World - Reuters
Raiding Israeli Forces Kill Gaza Boy, Witnesses Say
Date: Thu, Jul 01, 2004
By Bassam Massoud
RAFAH, Gaza Strip (Reuters) - Israeli forces shot dead a 9-year-old Palestinian boy playing soccer in a Gaza refugee camp on Thursday as tanks rolled in to search for tunnels used by militants, witnesses said.
"We were playing soccer when Israeli tanks ... started firing inside the camp and toward us," said Bashir Abu Jlidan, 18, a resident of Rafah refugee camp in the southern Gaza Strip (news - web sites).
He said Omar Zara'an, 9, fell to the ground bleeding. Doctors at Rafah hospital pronounced the boy dead after trying to revive him.
The Israeli army had no immediate comment on his death. It said Israeli forces were on a mission in Rafah, which borders Egypt, to destroy tunnels militants use to smuggle in weapons or place explosives underneath army positions.
In northern Gaza, witnesses said Israeli helicopters fired two missiles into the Beit Hanoun area raided by armored forces on Tuesday a day after militants active there launched rockets into a nearby Israeli town, killing two people.
Witnesses said the missiles injured 11 people, one critically, when they crashed close to where militants were planting bombs. The army said it was checking the reports.
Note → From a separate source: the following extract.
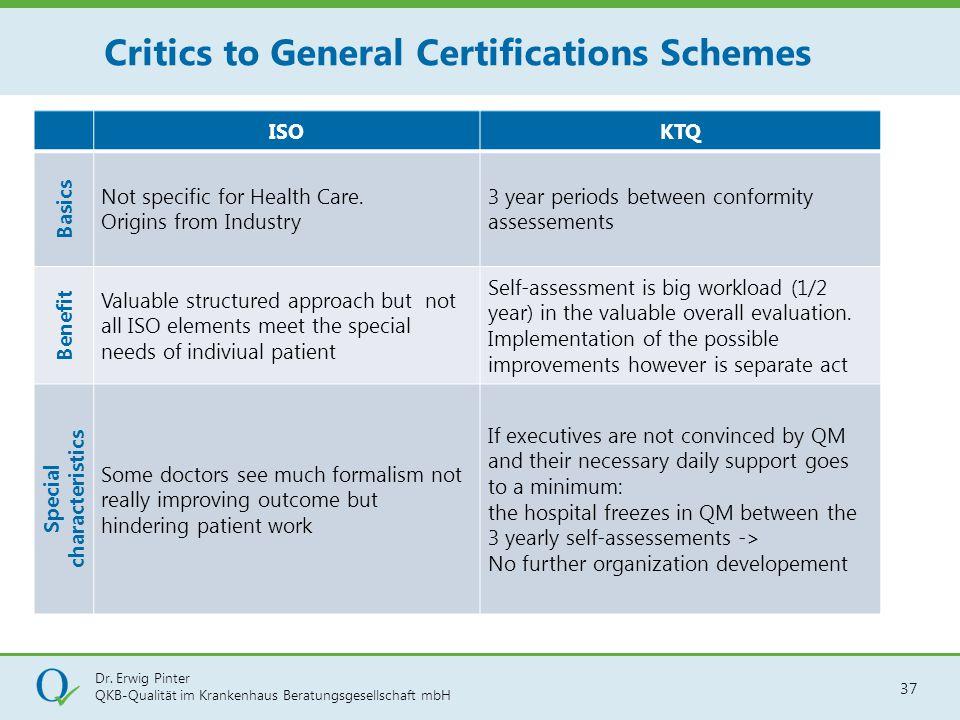 Dr. Erwig Pinter QKB-Qualität im Krankenhaus Beratungsgesellschaft mbH 37 ISOKTQ Basics Not specific for Health Care. Origins from Industry 3 year per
Israeli military bulldozers were razing olive groves and orchards in Beit Hanoun to deprive rocket squads of cover. An Israeli military source said on Wednesday troops could remain there for months to stop militants launching rockets.
Prime Minister Ariel Sharon (news - web sites) plans to pull settlers and soldiers out of Gaza by the end of 2005 and vows "extensive action" before and after that to thwart further rocket strikes.
Israel's army besieged Rafah for six days in May, killing 42 Palestinians and leaving hundreds homeless after militants killed 13 soldiers in a string of ambushes.
HIGH COURT HALTS MORE BARRIER CONSTRUCTION
In Jerusalem, the High Court temporarily barred construction of Israel's West Bank barrier south of the city a day after ordering the state to re-route a 18-mile section to the northwest to reduce hardship for local Palestinians.
That decision set a precedent for pending hearings on some 20 other Palestinian petitions against sectors of the zigzagging barrier which they say cut them off from farms, markets, public services and West Bank cities.
Thursday's High Court injunction followed a petition by Palestinian villagers trapped by a loop in the disputed barrier around a nearby Jewish settlement on occupied territory.
Israel says the barrier, due to extend over 600 km, is meant to keep out suicide bombers. Palestinians call it a ruse to annex land they want for a state since it often dips well inside the West Bank to take in settlements.
Israeli forces mounted a rare raid into the West Bank town of Jericho on Thursday. The army said it detained 30 wanted Palestinians and found weaponry including rifles and grenades.
Witnesses in ancient Jericho, which has been largely untouched by nearly four years of Israeli-Palestinian violence, said troops pulled out after blowing up two flats and a house.
"This is a dangerous escalation by Israel," said Palestinian Negotiations Minister Saeb Erekat, a Jericho resident.
Residents of Nablus, also in the West Bank, said troops moved again into its casbah, or old town, closing its entrances and taking over a number of houses in a search for militants.